Start of Recorded data
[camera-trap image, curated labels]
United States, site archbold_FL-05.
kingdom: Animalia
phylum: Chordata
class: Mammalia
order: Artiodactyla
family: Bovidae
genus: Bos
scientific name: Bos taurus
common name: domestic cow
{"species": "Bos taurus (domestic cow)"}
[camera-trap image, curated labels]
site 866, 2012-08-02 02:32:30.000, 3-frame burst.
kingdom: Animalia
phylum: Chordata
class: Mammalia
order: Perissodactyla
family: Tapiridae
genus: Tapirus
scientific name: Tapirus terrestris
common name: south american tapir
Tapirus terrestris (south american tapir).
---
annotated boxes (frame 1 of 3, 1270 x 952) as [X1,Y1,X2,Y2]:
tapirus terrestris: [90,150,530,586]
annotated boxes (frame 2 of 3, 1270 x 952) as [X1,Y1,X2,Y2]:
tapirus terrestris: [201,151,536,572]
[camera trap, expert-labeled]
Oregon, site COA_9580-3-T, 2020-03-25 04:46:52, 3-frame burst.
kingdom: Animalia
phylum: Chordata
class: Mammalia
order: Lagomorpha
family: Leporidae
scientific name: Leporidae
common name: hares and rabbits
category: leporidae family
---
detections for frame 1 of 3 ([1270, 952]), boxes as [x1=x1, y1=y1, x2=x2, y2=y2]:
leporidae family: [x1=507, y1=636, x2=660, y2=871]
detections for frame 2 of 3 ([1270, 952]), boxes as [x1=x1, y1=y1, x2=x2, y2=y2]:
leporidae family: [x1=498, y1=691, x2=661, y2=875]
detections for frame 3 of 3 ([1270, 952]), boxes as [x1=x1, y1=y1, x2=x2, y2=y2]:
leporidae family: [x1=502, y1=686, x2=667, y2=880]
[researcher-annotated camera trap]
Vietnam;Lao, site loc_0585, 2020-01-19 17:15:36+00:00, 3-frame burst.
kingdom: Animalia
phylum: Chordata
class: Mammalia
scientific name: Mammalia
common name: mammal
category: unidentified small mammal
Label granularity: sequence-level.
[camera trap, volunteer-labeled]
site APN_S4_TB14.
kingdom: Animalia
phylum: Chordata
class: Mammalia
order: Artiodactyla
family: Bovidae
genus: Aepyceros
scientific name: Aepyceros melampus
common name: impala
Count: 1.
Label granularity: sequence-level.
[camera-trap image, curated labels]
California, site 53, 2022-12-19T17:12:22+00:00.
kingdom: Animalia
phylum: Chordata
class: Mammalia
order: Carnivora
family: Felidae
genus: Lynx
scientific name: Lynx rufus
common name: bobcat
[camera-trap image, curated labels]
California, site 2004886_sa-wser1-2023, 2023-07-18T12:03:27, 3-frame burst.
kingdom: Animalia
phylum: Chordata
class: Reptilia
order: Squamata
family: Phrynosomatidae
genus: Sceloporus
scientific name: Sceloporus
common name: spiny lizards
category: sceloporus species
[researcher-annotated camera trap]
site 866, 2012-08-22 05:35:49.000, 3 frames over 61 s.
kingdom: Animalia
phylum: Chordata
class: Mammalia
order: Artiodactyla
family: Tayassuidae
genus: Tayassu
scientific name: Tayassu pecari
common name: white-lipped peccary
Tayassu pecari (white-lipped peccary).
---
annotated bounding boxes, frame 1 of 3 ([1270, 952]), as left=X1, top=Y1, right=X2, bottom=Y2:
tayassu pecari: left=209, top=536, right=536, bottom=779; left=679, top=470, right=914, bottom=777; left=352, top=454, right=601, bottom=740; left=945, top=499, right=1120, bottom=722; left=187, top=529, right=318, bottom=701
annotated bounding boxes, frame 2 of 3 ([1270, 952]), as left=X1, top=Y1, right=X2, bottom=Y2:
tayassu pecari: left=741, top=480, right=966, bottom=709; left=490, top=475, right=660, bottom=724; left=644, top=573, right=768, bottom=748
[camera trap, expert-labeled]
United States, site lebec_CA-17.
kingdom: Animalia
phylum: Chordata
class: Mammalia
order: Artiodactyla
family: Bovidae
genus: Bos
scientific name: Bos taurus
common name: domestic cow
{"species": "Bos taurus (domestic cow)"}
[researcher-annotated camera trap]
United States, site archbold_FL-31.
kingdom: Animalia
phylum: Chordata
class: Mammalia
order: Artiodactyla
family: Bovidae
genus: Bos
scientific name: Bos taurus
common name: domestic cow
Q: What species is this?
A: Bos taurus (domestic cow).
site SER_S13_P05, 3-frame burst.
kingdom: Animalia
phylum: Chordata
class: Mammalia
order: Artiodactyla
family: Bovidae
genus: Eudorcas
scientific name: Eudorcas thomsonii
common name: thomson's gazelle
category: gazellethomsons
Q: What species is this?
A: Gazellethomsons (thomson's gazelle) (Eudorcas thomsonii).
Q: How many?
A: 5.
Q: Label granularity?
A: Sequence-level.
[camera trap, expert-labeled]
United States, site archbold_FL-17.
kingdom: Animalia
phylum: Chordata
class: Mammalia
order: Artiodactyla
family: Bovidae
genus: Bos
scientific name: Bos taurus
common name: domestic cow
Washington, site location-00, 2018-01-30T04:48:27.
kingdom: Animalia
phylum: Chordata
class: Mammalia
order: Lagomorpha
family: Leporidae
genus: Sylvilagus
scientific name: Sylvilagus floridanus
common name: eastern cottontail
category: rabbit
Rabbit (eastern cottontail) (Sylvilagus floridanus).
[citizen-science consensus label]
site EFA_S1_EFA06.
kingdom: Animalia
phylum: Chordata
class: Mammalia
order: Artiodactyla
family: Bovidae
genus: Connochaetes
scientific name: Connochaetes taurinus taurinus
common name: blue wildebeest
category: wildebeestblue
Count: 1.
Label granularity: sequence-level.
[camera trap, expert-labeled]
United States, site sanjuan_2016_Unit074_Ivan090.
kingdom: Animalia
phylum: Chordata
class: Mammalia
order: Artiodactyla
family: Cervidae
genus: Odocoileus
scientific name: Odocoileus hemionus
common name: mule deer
End of Recorded data
◆ Brief:
Each entry must be printed again exactly as given.

◆ Exercise result:
[camera-trap image, curated labels]
United States, site archbold_FL-05.
kingdom: Animalia
phylum: Chordata
class: Mammalia
order: Artiodactyla
family: Bovidae
genus: Bos
scientific name: Bos taurus
common name: domestic cow
{"species": "Bos taurus (domestic cow)"}
[camera-trap image, curated labels]
site 866, 2012-08-02 02:32:30.000, 3-frame burst.
kingdom: Animalia
phylum: Chordata
class: Mammalia
order: Perissodactyla
family: Tapiridae
genus: Tapirus
scientific name: Tapirus terrestris
common name: south american tapir
Tapirus terrestris (south american tapir).
---
annotated boxes (frame 1 of 3, 1270 x 952) as [X1,Y1,X2,Y2]:
tapirus terrestris: [90,150,530,586]
annotated boxes (frame 2 of 3, 1270 x 952) as [X1,Y1,X2,Y2]:
tapirus terrestris: [201,151,536,572]
[camera trap, expert-labeled]
Oregon, site COA_9580-3-T, 2020-03-25 04:46:52, 3-frame burst.
kingdom: Animalia
phylum: Chordata
class: Mammalia
order: Lagomorpha
family: Leporidae
scientific name: Leporidae
common name: hares and rabbits
category: leporidae family
---
detections for frame 1 of 3 ([1270, 952]), boxes as [x1=x1, y1=y1, x2=x2, y2=y2]:
leporidae family: [x1=507, y1=636, x2=660, y2=871]
detections for frame 2 of 3 ([1270, 952]), boxes as [x1=x1, y1=y1, x2=x2, y2=y2]:
leporidae family: [x1=498, y1=691, x2=661, y2=875]
detections for frame 3 of 3 ([1270, 952]), boxes as [x1=x1, y1=y1, x2=x2, y2=y2]:
leporidae family: [x1=502, y1=686, x2=667, y2=880]
[researcher-annotated camera trap]
Vietnam;Lao, site loc_0585, 2020-01-19 17:15:36+00:00, 3-frame burst.
kingdom: Animalia
phylum: Chordata
class: Mammalia
scientific name: Mammalia
common name: mammal
category: unidentified small mammal
Label granularity: sequence-level.
[camera trap, volunteer-labeled]
site APN_S4_TB14.
kingdom: Animalia
phylum: Chordata
class: Mammalia
order: Artiodactyla
family: Bovidae
genus: Aepyceros
scientific name: Aepyceros melampus
common name: impala
Count: 1.
Label granularity: sequence-level.
[camera-trap image, curated labels]
California, site 53, 2022-12-19T17:12:22+00:00.
kingdom: Animalia
phylum: Chordata
class: Mammalia
order: Carnivora
family: Felidae
genus: Lynx
scientific name: Lynx rufus
common name: bobcat
[camera-trap image, curated labels]
California, site 2004886_sa-wser1-2023, 2023-07-18T12:03:27, 3-frame burst.
kingdom: Animalia
phylum: Chordata
class: Reptilia
order: Squamata
family: Phrynosomatidae
genus: Sceloporus
scientific name: Sceloporus
common name: spiny lizards
category: sceloporus species
[researcher-annotated camera trap]
site 866, 2012-08-22 05:35:49.000, 3 frames over 61 s.
kingdom: Animalia
phylum: Chordata
class: Mammalia
order: Artiodactyla
family: Tayassuidae
genus: Tayassu
scientific name: Tayassu pecari
common name: white-lipped peccary
Tayassu pecari (white-lipped peccary).
---
annotated bounding boxes, frame 1 of 3 ([1270, 952]), as left=X1, top=Y1, right=X2, bottom=Y2:
tayassu pecari: left=209, top=536, right=536, bottom=779; left=679, top=470, right=914, bottom=777; left=352, top=454, right=601, bottom=740; left=945, top=499, right=1120, bottom=722; left=187, top=529, right=318, bottom=701
annotated bounding boxes, frame 2 of 3 ([1270, 952]), as left=X1, top=Y1, right=X2, bottom=Y2:
tayassu pecari: left=741, top=480, right=966, bottom=709; left=490, top=475, right=660, bottom=724; left=644, top=573, right=768, bottom=748
[camera trap, expert-labeled]
United States, site lebec_CA-17.
kingdom: Animalia
phylum: Chordata
class: Mammalia
order: Artiodactyla
family: Bovidae
genus: Bos
scientific name: Bos taurus
common name: domestic cow
{"species": "Bos taurus (domestic cow)"}
[researcher-annotated camera trap]
United States, site archbold_FL-31.
kingdom: Animalia
phylum: Chordata
class: Mammalia
order: Artiodactyla
family: Bovidae
genus: Bos
scientific name: Bos taurus
common name: domestic cow
Q: What species is this?
A: Bos taurus (domestic cow).
site SER_S13_P05, 3-frame burst.
kingdom: Animalia
phylum: Chordata
class: Mammalia
order: Artiodactyla
family: Bovidae
genus: Eudorcas
scientific name: Eudorcas thomsonii
common name: thomson's gazelle
category: gazellethomsons
Q: What species is this?
A: Gazellethomsons (thomson's gazelle) (Eudorcas thomsonii).
Q: How many?
A: 5.
Q: Label granularity?
A: Sequence-level.
[camera trap, expert-labeled]
United States, site archbold_FL-17.
kingdom: Animalia
phylum: Chordata
class: Mammalia
order: Artiodactyla
family: Bovidae
genus: Bos
scientific name: Bos taurus
common name: domestic cow
Washington, site location-00, 2018-01-30T04:48:27.
kingdom: Animalia
phylum: Chordata
class: Mammalia
order: Lagomorpha
family: Leporidae
genus: Sylvilagus
scientific name: Sylvilagus floridanus
common name: eastern cottontail
category: rabbit
Rabbit (eastern cottontail) (Sylvilagus floridanus).
[citizen-science consensus label]
site EFA_S1_EFA06.
kingdom: Animalia
phylum: Chordata
class: Mammalia
order: Artiodactyla
family: Bovidae
genus: Connochaetes
scientific name: Connochaetes taurinus taurinus
common name: blue wildebeest
category: wildebeestblue
Count: 1.
Label granularity: sequence-level.
[camera trap, expert-labeled]
United States, site sanjuan_2016_Unit074_Ivan090.
kingdom: Animalia
phylum: Chordata
class: Mammalia
order: Artiodactyla
family: Cervidae
genus: Odocoileus
scientific name: Odocoileus hemionus
common name: mule deer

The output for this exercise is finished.